N’oublions pas que c’est cette justice qui juge les prisonniers politiques en Argentine, ce que la communauté internationale semble ignorer au nom d’un article 2 de la charte de l’ONU à géométrie variable. Les principes déontologiques et conventionnels ne sont pas respectés par les magistrats argentins, en toute impunité. L’OCDE, le 27 mars dernier, a par ailleurs fait des (195) recommandations sur ces manquements divers qui touchent aussi à la justice http://www.oecd.org/fr/presse/de-nouvelles-reformes-sont-le-prealable-a-une-croissance-plus-solide-et-plus-inclusive-en-argentine.htm et https://www.oecd-ilibrary.org/sites/edba8806-en/index.html?itemId=/content/component/edba8806-en

Il faut se rappeler enfin que les magistrats, ainsi que les membres du pouvoir judiciaire, ne paient pas leur impôts sur le revenu. Les juges disposent de plus en général de personnels de sécurité, de voitures de fonction immatriculées au nom du Pouvoir Judiciaire, bénéficient d’une immunité pénale illimitée pour des actes commis en dehors de leurs fonctions professionnelles1, et participent publiquement à des actes et actions politiques.

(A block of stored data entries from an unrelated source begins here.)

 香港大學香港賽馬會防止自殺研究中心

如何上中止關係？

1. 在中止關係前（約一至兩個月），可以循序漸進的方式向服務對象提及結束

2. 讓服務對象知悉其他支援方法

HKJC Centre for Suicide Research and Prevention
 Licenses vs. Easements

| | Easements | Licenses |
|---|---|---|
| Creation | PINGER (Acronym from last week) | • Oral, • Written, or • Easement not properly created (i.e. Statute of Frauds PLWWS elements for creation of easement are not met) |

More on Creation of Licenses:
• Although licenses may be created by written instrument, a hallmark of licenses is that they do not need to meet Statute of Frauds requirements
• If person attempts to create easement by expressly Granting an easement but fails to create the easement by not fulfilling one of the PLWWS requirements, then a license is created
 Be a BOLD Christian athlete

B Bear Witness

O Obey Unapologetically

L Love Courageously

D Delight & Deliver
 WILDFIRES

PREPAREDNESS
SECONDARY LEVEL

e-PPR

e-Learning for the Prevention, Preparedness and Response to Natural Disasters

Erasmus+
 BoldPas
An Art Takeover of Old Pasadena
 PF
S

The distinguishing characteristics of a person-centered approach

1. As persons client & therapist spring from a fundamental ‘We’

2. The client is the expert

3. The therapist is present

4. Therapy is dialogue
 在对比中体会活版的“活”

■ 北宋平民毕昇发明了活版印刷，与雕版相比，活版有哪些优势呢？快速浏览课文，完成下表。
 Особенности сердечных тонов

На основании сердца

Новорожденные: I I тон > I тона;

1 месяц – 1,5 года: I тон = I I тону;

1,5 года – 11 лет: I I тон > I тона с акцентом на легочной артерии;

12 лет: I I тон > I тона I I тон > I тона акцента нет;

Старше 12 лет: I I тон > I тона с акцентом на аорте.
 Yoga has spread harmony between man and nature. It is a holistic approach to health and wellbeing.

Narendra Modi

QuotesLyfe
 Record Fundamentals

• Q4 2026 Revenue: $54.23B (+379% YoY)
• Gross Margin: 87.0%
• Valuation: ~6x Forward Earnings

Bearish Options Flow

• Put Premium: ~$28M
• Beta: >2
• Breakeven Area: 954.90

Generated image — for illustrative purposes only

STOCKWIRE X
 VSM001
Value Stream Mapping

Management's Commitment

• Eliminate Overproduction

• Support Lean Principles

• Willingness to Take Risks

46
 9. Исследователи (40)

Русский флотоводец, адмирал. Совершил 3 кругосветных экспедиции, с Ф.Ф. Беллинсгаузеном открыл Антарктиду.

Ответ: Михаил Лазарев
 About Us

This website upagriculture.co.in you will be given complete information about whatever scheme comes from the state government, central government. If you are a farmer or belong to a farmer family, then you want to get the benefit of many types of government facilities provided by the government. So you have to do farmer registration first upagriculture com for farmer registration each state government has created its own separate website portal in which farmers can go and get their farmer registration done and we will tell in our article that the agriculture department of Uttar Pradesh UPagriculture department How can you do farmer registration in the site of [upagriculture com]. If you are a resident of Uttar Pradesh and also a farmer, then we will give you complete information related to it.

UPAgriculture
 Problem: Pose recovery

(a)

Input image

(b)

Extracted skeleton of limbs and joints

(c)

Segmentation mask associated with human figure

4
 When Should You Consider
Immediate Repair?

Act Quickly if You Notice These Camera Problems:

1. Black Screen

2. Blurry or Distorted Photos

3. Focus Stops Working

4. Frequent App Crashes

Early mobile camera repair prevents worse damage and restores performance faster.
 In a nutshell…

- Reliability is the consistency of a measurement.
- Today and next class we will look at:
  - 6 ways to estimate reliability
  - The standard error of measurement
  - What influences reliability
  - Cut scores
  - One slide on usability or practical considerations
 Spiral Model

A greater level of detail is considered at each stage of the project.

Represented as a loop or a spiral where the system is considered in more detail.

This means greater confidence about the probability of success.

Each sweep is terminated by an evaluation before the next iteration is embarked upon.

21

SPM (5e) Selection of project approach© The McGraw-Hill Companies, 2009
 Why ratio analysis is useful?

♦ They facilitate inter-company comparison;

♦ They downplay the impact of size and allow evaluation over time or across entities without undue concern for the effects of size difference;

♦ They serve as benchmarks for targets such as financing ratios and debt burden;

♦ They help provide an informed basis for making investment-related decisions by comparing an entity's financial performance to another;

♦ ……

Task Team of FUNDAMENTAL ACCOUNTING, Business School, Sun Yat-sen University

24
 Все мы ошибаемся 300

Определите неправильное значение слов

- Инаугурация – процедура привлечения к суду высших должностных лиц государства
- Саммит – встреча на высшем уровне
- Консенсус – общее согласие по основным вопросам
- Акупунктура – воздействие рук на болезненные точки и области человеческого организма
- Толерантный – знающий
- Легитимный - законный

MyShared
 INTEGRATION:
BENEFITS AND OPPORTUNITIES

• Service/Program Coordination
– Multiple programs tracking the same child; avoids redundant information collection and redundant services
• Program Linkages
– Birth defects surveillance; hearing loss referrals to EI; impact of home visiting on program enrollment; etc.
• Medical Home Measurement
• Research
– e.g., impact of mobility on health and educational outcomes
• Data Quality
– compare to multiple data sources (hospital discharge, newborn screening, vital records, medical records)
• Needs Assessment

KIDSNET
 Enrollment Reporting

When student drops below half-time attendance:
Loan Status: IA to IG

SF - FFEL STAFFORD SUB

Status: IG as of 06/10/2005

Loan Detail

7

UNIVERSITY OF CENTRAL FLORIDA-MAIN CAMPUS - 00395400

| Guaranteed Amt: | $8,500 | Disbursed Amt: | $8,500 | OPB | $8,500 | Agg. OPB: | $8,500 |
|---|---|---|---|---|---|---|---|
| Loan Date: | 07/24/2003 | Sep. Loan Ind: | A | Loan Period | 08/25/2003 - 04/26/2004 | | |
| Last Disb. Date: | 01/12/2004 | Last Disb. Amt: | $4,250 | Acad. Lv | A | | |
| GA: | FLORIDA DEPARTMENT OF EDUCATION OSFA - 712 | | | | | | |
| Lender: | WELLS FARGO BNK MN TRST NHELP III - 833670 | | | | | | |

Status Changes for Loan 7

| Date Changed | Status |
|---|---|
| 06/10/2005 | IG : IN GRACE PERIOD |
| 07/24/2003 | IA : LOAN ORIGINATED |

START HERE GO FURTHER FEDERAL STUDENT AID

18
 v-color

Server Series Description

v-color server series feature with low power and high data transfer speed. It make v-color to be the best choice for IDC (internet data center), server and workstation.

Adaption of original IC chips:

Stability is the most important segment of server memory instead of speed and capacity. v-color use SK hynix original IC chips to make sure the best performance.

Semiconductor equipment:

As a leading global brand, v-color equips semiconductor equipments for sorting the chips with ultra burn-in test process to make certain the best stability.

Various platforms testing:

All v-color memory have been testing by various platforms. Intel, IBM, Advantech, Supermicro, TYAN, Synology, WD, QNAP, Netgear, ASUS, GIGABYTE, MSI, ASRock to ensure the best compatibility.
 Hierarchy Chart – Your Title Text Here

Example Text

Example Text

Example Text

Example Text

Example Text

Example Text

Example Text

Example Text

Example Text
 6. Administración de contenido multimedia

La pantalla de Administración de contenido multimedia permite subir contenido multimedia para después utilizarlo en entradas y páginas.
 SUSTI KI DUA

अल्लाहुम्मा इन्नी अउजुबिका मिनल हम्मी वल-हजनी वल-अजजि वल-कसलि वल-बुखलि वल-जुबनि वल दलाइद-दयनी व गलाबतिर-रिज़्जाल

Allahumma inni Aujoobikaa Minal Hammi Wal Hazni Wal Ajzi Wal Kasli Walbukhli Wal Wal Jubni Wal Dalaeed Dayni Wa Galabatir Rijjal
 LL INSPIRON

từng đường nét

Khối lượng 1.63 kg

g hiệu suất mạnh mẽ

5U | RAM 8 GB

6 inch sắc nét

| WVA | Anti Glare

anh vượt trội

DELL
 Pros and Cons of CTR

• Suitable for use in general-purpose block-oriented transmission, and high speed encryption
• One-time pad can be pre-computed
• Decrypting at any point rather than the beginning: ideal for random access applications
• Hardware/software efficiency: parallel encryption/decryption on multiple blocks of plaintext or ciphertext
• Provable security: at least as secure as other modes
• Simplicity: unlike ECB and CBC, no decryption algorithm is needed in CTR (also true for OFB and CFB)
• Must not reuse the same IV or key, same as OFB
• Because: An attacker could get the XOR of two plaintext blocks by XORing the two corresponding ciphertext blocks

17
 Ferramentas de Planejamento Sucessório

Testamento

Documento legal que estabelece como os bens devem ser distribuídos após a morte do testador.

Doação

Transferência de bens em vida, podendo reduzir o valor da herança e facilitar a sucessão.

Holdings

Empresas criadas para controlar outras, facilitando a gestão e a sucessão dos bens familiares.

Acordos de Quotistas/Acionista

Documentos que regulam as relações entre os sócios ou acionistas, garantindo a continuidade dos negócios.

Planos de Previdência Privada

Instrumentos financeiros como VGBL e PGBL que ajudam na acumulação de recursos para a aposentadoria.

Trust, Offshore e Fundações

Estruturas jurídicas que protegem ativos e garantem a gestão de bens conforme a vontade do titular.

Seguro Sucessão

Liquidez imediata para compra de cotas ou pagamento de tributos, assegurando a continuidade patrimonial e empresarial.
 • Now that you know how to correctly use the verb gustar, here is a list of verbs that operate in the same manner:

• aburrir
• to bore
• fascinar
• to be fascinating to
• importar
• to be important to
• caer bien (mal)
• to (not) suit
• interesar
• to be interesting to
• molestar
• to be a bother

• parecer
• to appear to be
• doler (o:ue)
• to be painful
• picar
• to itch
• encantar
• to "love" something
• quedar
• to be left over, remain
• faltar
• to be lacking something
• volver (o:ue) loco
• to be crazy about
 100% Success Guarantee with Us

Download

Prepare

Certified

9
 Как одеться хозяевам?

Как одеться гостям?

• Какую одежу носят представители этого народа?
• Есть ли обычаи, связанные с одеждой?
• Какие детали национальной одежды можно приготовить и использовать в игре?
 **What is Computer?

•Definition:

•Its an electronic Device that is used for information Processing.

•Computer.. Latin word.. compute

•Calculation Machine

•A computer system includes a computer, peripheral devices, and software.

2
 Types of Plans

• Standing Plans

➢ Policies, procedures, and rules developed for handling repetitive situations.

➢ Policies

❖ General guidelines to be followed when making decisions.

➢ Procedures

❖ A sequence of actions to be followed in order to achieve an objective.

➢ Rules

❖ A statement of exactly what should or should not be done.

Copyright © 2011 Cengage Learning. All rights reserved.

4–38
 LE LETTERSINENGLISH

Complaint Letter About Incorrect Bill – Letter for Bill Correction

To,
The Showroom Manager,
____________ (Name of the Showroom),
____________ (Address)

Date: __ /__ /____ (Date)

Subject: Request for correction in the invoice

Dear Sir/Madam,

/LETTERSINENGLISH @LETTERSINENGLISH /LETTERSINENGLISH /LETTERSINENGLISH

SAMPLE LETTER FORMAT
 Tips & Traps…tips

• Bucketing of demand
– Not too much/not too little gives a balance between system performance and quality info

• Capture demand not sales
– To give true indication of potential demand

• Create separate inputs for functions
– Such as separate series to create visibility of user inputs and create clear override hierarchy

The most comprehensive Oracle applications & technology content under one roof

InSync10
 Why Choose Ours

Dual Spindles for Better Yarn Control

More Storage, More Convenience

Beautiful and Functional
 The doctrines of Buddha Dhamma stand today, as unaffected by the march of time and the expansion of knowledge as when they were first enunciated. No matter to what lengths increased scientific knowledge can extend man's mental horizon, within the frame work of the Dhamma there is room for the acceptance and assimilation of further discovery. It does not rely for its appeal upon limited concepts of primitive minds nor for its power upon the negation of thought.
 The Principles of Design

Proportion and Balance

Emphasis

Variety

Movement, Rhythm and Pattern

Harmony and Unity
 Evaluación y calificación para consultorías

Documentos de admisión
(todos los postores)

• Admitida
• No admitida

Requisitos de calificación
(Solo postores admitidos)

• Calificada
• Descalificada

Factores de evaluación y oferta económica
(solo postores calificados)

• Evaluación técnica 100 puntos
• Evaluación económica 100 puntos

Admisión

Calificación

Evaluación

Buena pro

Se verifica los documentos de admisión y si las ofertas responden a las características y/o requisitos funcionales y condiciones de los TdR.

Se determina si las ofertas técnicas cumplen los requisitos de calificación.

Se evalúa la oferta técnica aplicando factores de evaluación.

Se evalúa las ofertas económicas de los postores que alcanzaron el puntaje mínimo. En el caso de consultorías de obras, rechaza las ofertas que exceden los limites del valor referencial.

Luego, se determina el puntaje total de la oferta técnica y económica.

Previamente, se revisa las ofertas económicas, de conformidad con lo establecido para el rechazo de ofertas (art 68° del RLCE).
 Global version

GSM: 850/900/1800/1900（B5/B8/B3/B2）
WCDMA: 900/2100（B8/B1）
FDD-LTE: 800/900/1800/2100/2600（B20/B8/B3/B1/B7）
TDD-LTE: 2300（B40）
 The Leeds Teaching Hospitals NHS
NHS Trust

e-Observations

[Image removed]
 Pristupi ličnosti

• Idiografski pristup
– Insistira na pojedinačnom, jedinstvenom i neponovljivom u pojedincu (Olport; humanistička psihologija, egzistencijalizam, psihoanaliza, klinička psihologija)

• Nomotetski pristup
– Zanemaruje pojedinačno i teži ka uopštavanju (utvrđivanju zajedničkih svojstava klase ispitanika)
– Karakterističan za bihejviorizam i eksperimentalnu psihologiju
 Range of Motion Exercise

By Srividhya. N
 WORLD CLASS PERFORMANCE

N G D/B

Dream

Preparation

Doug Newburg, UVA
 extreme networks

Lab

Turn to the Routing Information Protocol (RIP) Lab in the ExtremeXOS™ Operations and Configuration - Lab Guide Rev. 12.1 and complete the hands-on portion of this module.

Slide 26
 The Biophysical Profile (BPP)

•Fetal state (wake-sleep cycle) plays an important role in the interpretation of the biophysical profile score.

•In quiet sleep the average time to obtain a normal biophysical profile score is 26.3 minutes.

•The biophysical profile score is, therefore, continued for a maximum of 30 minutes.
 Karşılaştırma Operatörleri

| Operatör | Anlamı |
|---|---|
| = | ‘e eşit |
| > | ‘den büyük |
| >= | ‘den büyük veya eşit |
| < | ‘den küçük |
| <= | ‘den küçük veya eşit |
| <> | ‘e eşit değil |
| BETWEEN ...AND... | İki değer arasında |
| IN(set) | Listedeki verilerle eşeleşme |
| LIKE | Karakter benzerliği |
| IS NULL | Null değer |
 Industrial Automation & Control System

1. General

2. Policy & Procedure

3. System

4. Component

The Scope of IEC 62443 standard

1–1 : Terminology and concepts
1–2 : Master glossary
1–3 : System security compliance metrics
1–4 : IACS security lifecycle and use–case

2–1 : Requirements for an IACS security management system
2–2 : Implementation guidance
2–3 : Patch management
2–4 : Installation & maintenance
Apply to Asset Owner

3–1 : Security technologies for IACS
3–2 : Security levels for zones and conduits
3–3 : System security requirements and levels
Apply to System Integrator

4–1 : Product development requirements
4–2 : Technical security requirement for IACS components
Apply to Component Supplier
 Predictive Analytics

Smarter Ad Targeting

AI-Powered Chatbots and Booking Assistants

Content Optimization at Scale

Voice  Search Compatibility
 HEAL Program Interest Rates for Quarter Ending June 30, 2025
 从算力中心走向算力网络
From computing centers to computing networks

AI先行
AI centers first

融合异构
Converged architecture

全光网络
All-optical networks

Par ailleurs, et dans cette même optique, le Collège d’Avocats de la Capitale Fédérale, dans le communiqué de presse du 28 mars 2019, http://www.cpacf.org.ar/noticia.php?id=6533&sec=8, affirme que : 
 
- La juridiction fédérale est devenue l'appendice médiatique de la justice. C'est le lieu où le pouvoir politique et économique défilent, dominant pour beaucoup de magistrats le temps opportuniste avant le vrai sens de la justice.
- Une pratique politique malheureuse consiste à confronter différents secteurs de la société. Le pouvoir judiciaire n’est pas resté en dehors de cela. Ainsi, l'efficacité des magistrats est mise en cause selon leur sympathie politique (certaine ou supposée) et non pour leur travail.
- En effet, la tâche fondamentale du pouvoir judiciaire réside dans l'impartialité et le respect des garanties constitutionnelles en vigueur dans un État de droit. Ainsi, les juges doivent être évalués au cas où leurs jugements seraient conformes ou non à la Constitution et aux lois, mais jamais pour leurs idées ou leurs croyances.
- Aujourd'hui c’est la valeur idéale Justice qui est attaquée.

Il est par contre très surprenant de constater sur ce sujet le silence de la presse française, ainsi que des juristes habituellement soucieux du respect de l’État de droit.    
                                                                                  Casppa France, 30 mars 2019
1 Le procureur fédéral Carlos Stornelli (en charge de l’affaire dite des cahiers de la corruption) ne se présente pas aux quatre convocations d’un juge fédéral qui enquête sur une affaire concernant un proche du procureur. N’importe quelle autre personne aurait été amenée par la force devant le juge.